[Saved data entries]
┄┄┄┄┄┄┄┄┄┄┄┄┄┄┄┄┄┄┄┄

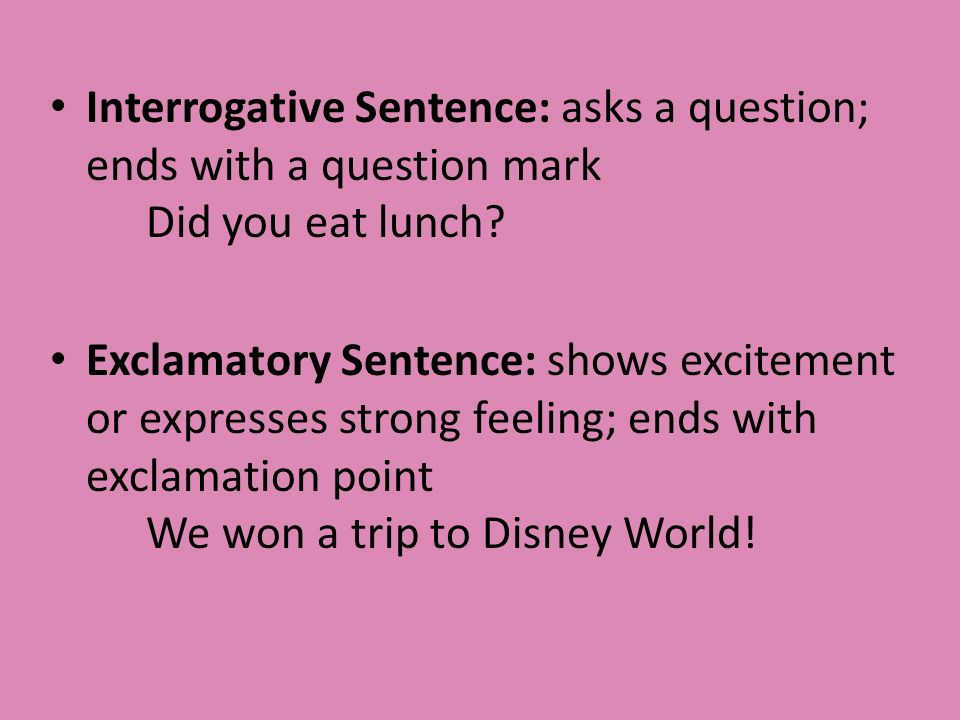 Interrogative Sentence: asks a question; ends with a question mark Did you eat lunch.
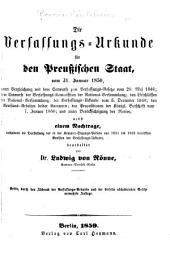 Die Verfassungs-Urkunde für den preussischen Staat vom 31. Januar 1850 ...: nabst einem Nachtrage, enthaltend die Darstellung der in der Kammer-Sitzungs-Period von 1851 bis 1852 bewirkten Revision der Verfassungs-Urkunde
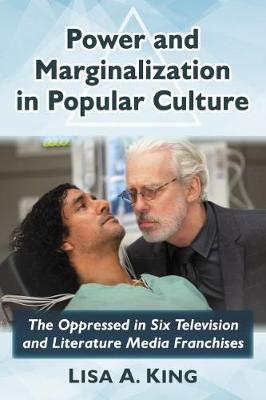 Power and Marginalization in Popular Culture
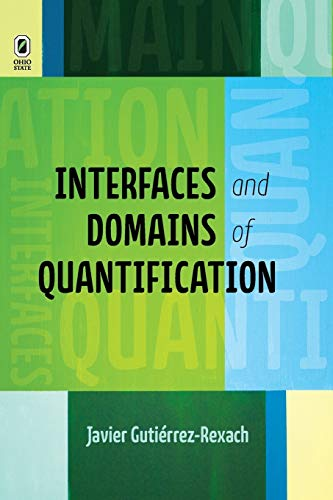 9780814253038: Interfaces and Domains of Quantification (Theoretical Developments in Hispanic Lin)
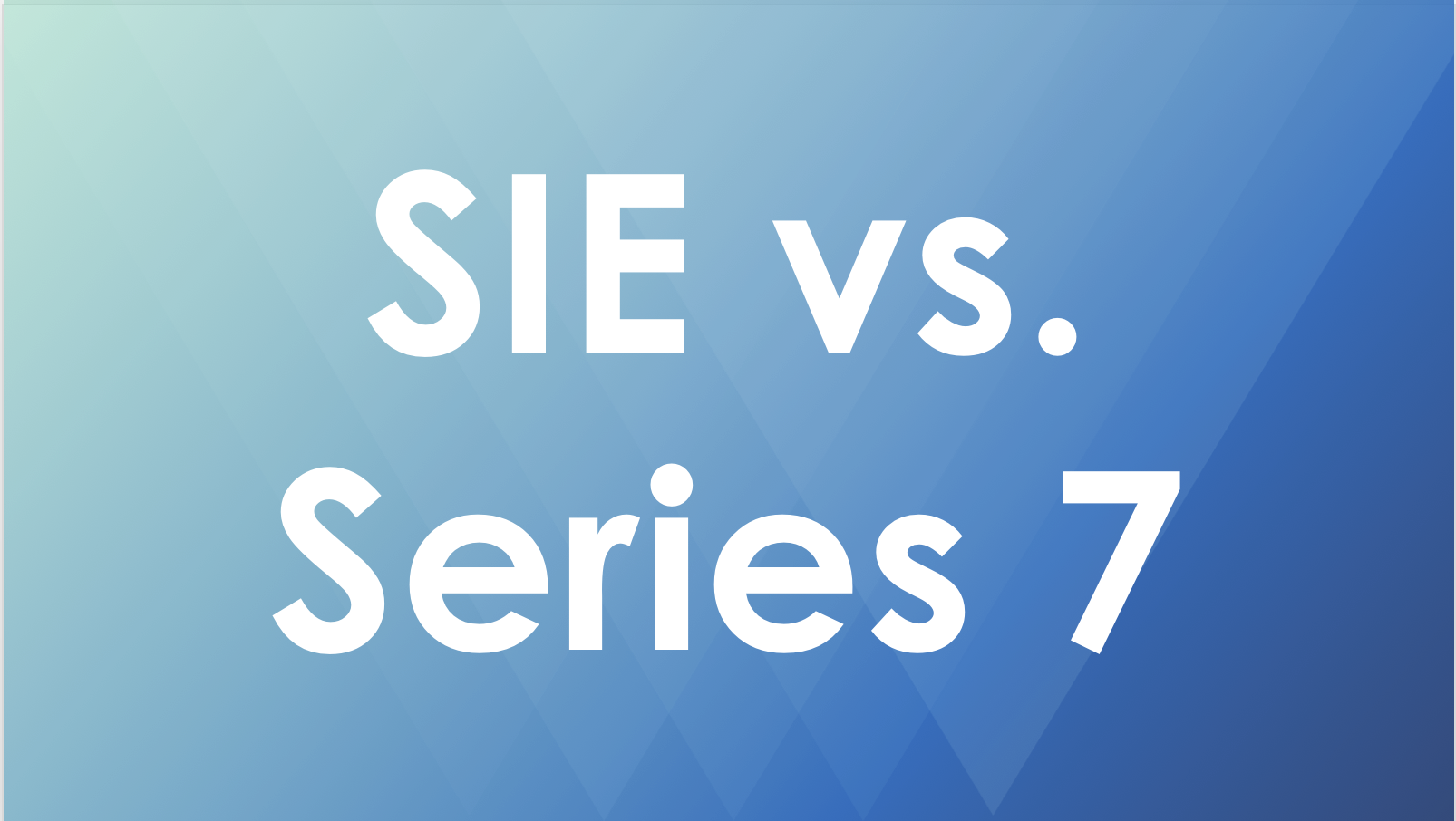 series 7 vs sie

┄┄┄┄┄┄┄┄┄┄┄┄┄┄┄┄┄┄┄┄

AIM OF THE TASK. The answer must be the full set of records, repeated exactly, with no pictures.

EXERCISE OUTPUT.
 Interrogative Sentence: asks a question; ends with a question mark Did you eat lunch.
 Die Verfassungs-Urkunde für den preussischen Staat vom 31. Januar 1850 ...: nabst einem Nachtrage, enthaltend die Darstellung der in der Kammer-Sitzungs-Period von 1851 bis 1852 bewirkten Revision der Verfassungs-Urkunde
 Power and Marginalization in Popular Culture
 9780814253038: Interfaces and Domains of Quantification (Theoretical Developments in Hispanic Lin)
 series 7 vs sie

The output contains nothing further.